[Data to examine Boundary: Start]
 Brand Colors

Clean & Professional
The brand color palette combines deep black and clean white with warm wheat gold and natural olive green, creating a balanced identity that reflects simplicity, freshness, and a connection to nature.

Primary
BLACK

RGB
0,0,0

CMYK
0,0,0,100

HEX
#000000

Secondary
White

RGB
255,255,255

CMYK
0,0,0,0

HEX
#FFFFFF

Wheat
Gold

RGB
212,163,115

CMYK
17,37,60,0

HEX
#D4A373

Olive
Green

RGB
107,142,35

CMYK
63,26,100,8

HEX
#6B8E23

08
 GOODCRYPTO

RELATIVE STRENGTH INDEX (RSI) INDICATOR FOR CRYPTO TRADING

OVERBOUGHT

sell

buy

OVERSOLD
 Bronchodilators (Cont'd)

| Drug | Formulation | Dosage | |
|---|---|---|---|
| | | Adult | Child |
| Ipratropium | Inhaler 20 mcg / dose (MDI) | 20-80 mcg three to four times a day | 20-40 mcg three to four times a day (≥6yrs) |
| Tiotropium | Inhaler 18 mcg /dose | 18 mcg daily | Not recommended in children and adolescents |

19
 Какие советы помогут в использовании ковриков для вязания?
[Data to examine Boundary: End]
[Data to examine Boundary: Start]
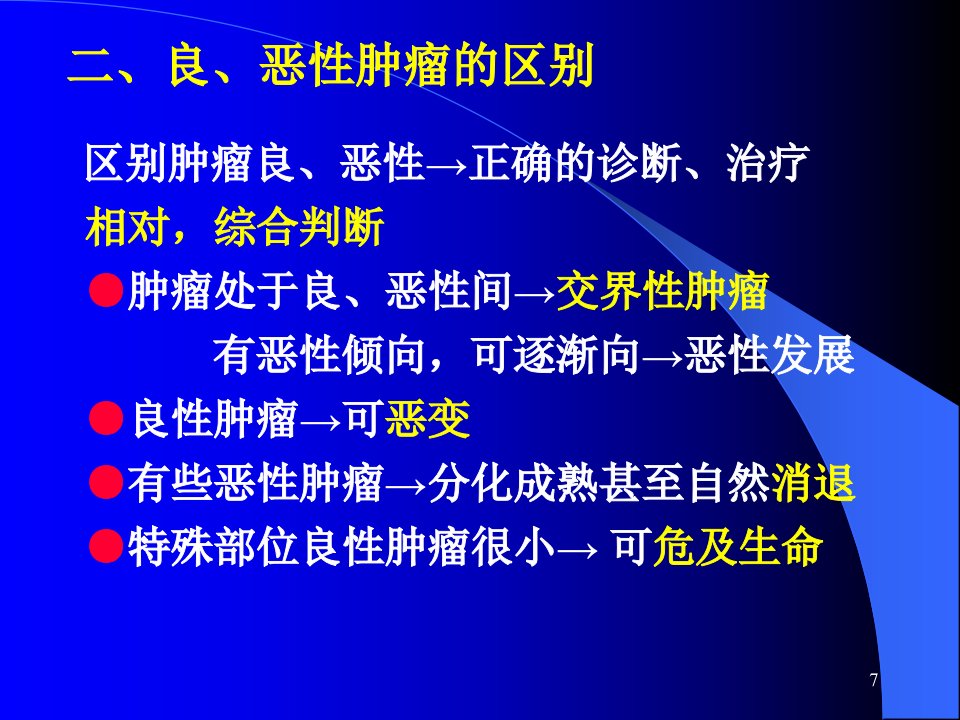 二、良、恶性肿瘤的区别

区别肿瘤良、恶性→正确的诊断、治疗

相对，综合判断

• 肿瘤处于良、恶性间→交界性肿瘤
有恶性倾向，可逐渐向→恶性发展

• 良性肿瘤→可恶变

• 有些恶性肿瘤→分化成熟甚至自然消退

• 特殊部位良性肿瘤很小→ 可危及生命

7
[Data to examine Boundary: End]
_Exercise description_: Go through the entries above and pull out each line with "Inhaler" in it.

_Answer for this exercise_:
| Ipratropium | Inhaler 20 mcg / dose (MDI) | 20-80 mcg three to four times a day | 20-40 mcg three to four times a day (≥6yrs) |
| Tiotropium | Inhaler 18 mcg /dose | 18 mcg daily | Not recommended in children and adolescents |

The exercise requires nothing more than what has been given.